B-7. Ordering Books and Periodicals.
a. To order a book, a faculty member fills out a "Purchase Request" form, listing all pertinent information. The order form is forwarded to the library after obtaining approving signatures as required by the department or college. When the book is received and cataloged, the library notifies the requester. Faculty members are urged to turn in requests early in the fiscal year. Faculty members who require specialized materials for continuous use in the office or laboratory are permitted to requisition them for purchase from their department (not library) funds, subject to approval of the departmental administrator or dean. New periodical subscriptions require the cancellation of an equivalent dollar amount of existing subscriptions. Faculty requests for new subscriptions to periodicals should be made to the appropriate subject specialist in the library.
b. When books disappear, the library normally delays ordering replacements for a year on the assumption that they may reappear on the shelves. Most of them do. If, however, a missing book is needed immediately (e.g., for reserve, as a reference book, or because it is in great demand), the library will order a replacement immediately. If faculty members wish to reorder missing books, they should so indicate on the order form used for requesting books by inserting the statement "book missing--replace." If this is not done, the library's acquisitions section may find it listed in the catalog and return the request marked "duplicate." Frequently the library does not find out that a book is missing until it is reported by students or faculty members.
B-8. Library Publications. The Bookmark serves as a communication medium from the library to the faculty and staff. Its aim is to bring helpful information on books, library problems, and library goals to the faculty and staff.
B-9. Copying of Copyrighted Materials. The U.S. copyright law governs the making of photocopies or other reproductions of copyrighted materials. Under certain conditions specified in the law, libraries and archives are authorized to furnish a photocopy or other reproduction.
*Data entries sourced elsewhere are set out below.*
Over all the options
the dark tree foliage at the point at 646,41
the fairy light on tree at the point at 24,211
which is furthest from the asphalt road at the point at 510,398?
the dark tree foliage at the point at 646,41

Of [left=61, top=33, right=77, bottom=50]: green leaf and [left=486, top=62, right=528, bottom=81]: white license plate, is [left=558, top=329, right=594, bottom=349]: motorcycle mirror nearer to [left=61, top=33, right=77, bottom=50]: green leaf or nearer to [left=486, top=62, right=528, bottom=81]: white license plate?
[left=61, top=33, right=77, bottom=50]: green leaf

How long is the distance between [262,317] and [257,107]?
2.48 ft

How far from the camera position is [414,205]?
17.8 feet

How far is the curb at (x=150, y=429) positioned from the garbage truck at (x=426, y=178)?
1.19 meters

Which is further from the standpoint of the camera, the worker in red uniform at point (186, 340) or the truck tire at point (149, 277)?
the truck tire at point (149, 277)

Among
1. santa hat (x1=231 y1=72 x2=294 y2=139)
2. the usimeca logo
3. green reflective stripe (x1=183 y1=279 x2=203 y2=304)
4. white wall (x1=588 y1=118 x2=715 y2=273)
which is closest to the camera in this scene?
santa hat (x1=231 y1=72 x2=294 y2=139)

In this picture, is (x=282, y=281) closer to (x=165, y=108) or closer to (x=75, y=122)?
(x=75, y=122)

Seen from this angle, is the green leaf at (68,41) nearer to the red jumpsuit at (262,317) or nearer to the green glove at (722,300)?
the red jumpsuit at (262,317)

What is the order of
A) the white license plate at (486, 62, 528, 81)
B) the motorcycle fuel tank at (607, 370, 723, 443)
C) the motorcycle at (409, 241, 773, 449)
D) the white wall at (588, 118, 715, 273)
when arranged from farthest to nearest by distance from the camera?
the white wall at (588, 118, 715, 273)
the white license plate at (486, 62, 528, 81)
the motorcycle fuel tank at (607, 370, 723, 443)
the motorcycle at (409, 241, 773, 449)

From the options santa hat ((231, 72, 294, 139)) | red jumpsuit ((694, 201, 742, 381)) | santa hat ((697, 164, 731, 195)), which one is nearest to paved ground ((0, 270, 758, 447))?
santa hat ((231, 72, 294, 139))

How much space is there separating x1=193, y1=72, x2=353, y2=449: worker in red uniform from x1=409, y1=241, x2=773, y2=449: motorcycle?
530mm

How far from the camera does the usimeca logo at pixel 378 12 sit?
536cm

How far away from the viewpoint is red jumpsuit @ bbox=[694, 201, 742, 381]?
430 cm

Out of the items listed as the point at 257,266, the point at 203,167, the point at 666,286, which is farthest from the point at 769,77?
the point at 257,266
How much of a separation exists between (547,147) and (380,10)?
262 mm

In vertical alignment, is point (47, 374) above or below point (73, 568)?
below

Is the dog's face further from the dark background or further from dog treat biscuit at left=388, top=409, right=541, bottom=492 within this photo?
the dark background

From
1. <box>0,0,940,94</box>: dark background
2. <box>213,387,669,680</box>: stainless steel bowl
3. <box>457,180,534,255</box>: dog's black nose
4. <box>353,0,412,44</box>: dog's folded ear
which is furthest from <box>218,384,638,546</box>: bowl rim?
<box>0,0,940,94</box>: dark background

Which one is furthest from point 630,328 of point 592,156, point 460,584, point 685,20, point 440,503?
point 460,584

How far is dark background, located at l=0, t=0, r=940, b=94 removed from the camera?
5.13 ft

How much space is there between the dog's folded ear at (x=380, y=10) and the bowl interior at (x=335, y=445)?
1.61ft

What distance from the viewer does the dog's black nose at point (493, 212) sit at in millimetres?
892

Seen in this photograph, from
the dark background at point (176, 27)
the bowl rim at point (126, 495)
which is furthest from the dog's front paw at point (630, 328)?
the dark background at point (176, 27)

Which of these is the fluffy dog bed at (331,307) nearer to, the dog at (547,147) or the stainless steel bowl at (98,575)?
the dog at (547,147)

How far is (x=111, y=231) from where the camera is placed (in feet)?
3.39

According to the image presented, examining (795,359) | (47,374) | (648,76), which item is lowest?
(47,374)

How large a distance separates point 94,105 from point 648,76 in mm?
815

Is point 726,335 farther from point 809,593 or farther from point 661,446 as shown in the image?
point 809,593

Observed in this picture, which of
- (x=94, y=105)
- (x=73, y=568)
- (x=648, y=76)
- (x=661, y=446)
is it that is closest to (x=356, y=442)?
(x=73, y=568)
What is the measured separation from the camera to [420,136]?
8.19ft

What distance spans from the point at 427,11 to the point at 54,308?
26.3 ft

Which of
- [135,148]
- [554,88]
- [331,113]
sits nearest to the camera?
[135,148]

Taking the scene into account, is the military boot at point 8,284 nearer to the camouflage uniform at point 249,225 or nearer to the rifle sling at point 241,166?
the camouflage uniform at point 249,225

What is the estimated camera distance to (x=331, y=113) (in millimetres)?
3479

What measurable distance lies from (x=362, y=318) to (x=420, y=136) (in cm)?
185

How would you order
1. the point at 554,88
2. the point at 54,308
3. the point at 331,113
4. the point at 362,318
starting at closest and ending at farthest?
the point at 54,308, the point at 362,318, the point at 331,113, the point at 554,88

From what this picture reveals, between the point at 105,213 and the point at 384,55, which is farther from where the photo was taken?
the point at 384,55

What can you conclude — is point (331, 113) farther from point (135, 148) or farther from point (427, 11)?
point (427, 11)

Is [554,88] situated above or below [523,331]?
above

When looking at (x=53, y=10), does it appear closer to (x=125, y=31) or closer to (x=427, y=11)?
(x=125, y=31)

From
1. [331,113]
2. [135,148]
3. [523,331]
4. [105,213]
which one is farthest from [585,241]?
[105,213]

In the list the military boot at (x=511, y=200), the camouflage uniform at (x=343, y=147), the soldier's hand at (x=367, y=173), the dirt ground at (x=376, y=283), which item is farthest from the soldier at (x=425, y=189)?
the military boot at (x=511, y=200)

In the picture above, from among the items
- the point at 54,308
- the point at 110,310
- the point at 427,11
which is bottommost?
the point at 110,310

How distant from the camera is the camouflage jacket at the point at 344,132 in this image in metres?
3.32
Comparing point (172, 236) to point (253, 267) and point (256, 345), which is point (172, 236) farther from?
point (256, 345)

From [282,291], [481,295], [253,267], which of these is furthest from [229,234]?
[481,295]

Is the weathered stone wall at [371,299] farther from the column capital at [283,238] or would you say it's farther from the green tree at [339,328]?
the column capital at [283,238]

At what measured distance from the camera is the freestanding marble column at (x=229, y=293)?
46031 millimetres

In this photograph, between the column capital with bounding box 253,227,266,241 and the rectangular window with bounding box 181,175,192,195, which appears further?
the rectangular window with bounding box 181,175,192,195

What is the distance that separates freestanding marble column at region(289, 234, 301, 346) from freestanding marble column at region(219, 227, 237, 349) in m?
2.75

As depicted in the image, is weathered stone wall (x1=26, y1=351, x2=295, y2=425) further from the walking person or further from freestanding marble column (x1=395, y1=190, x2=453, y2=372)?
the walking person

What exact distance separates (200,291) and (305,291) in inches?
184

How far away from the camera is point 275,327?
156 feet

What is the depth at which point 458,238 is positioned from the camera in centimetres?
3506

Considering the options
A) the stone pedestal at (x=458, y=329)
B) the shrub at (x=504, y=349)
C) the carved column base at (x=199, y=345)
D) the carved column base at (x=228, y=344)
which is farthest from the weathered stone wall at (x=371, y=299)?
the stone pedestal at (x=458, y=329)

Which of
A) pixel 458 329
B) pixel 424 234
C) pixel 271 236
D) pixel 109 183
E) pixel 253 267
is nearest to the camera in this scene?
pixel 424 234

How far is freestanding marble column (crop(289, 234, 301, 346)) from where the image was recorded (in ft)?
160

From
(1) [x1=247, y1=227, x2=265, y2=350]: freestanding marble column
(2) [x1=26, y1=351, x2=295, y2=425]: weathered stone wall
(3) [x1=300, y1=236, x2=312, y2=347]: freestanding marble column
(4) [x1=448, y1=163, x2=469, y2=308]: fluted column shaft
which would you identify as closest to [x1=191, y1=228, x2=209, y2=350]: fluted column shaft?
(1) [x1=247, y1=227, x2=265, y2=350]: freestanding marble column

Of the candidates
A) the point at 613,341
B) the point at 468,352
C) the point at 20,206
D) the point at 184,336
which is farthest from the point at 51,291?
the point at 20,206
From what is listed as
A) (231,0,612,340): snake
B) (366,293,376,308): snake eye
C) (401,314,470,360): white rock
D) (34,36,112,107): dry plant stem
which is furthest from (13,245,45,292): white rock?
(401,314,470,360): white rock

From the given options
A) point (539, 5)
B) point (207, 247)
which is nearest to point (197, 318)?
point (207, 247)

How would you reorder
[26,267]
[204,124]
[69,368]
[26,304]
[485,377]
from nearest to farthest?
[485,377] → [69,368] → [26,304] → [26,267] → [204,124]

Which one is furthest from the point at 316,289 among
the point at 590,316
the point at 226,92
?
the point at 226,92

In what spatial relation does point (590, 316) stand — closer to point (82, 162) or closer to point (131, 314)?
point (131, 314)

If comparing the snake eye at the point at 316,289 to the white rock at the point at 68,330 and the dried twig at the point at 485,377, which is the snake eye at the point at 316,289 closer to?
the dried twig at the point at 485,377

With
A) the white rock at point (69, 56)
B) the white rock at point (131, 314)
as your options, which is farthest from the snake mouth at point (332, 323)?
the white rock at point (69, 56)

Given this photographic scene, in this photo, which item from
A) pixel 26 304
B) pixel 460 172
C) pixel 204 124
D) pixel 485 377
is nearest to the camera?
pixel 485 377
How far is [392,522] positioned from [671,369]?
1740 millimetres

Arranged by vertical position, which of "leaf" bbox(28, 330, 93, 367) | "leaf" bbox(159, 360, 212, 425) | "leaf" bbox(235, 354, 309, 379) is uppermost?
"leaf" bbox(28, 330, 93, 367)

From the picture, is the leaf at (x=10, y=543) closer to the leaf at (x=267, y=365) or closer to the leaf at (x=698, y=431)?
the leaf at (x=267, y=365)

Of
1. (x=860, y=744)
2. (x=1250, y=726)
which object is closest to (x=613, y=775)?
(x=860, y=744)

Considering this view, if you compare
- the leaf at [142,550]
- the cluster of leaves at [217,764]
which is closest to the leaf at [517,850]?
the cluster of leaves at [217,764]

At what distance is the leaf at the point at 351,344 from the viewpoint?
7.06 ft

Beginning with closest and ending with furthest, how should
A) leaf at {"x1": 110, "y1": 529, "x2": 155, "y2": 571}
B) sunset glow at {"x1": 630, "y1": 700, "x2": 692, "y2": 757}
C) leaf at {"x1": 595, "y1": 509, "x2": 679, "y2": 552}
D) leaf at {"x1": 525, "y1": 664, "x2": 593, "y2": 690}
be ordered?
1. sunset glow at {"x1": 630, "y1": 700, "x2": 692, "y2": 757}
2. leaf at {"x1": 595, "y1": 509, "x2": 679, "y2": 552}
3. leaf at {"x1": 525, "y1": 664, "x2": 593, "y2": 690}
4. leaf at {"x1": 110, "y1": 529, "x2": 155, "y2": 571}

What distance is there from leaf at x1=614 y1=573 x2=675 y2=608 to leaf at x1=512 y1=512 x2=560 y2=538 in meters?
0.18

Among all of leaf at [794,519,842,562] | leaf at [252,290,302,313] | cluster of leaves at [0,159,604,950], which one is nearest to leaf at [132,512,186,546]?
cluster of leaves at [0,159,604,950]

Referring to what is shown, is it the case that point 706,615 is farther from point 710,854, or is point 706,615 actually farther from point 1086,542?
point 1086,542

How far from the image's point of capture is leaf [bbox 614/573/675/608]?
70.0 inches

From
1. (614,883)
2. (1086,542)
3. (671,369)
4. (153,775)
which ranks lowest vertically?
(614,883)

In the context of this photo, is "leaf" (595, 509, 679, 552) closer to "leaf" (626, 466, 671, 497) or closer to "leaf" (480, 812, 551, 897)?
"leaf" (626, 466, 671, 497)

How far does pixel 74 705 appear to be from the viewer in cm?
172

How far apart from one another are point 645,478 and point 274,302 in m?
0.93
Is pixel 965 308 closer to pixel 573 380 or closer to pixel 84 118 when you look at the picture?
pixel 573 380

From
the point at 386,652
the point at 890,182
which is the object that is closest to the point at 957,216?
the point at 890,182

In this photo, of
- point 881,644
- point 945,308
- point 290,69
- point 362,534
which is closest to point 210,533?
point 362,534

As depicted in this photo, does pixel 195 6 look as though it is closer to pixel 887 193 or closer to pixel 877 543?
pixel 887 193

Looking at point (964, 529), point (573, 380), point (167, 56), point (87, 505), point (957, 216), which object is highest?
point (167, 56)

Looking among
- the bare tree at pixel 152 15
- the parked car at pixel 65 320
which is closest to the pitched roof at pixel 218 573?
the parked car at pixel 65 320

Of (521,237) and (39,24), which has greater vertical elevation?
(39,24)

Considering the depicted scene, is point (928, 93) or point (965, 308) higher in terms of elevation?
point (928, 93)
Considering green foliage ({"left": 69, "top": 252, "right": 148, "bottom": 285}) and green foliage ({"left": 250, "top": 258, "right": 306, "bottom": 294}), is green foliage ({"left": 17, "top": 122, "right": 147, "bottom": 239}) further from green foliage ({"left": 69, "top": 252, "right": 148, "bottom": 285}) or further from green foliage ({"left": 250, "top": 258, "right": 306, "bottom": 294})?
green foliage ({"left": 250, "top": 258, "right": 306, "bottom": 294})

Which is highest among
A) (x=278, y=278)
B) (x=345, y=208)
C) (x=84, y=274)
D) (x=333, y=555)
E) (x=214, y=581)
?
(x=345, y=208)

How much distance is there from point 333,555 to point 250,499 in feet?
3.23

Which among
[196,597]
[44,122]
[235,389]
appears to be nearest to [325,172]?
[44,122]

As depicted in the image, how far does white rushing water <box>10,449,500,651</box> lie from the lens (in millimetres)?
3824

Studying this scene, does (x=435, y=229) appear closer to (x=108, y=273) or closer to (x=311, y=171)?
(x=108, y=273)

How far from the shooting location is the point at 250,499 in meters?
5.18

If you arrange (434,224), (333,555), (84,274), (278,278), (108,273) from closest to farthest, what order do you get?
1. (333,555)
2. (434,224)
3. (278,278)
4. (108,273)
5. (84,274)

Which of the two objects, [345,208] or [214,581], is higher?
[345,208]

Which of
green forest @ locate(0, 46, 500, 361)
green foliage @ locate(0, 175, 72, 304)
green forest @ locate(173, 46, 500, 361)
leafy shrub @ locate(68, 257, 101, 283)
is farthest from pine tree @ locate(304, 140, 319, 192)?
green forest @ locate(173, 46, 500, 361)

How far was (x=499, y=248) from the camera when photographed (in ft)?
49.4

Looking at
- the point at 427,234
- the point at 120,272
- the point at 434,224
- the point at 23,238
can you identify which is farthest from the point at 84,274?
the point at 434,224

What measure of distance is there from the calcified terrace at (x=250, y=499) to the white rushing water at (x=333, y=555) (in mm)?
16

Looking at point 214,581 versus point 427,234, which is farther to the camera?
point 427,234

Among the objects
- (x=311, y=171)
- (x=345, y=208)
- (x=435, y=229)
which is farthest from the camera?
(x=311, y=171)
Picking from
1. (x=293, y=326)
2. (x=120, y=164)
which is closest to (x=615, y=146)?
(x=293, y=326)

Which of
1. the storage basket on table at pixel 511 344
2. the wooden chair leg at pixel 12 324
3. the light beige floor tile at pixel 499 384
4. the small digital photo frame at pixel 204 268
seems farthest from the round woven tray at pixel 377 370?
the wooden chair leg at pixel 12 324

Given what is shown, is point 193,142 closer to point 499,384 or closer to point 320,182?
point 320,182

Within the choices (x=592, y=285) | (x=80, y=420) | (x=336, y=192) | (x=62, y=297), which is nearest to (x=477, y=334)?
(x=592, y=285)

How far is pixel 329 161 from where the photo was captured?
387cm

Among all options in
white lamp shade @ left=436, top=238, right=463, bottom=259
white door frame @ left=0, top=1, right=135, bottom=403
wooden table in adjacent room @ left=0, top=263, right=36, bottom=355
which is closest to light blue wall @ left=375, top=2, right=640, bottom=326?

One of these specified conditions is that the photocopy or reproduction is not to be "used for any purpose other than private study, scholarship, or research." If a user makes a request for, or later uses, a photocopy or reproduction for purposes outside the standards of "fair use," that user may be charged with copyright infringement. The University Library reserves the right to refuse to accept a copying order if, in its judgment, fulfilling the order would involve violation of copyright law.
B-10. Departmental Libraries. It is the policy of the University of Idaho to maintain a strong central library. Branch libraries are generally discouraged because: (a) they reduce the accessibility of materials of interest to several disciplines, (b) proper staffing increases overall library expenses, and (c) costly duplication of holdings is likely to result. Exceptions to this policy are considered on an individual basis. In view of the volume and special character of UI's library resources in the field of law, the College of Law maintains a library and a staff with specialized training in law librarianship [see 6925].
B-11. Additional Information. For additional information about the University Library and its operations, the library maintains a world wide web site at www.lib.uidaho.edu. Faculty members who wish to suggest changes in library regulations or policies should feel free to make these suggestions known to the library staff or members of the Library Affairs Committee [see 1640.60].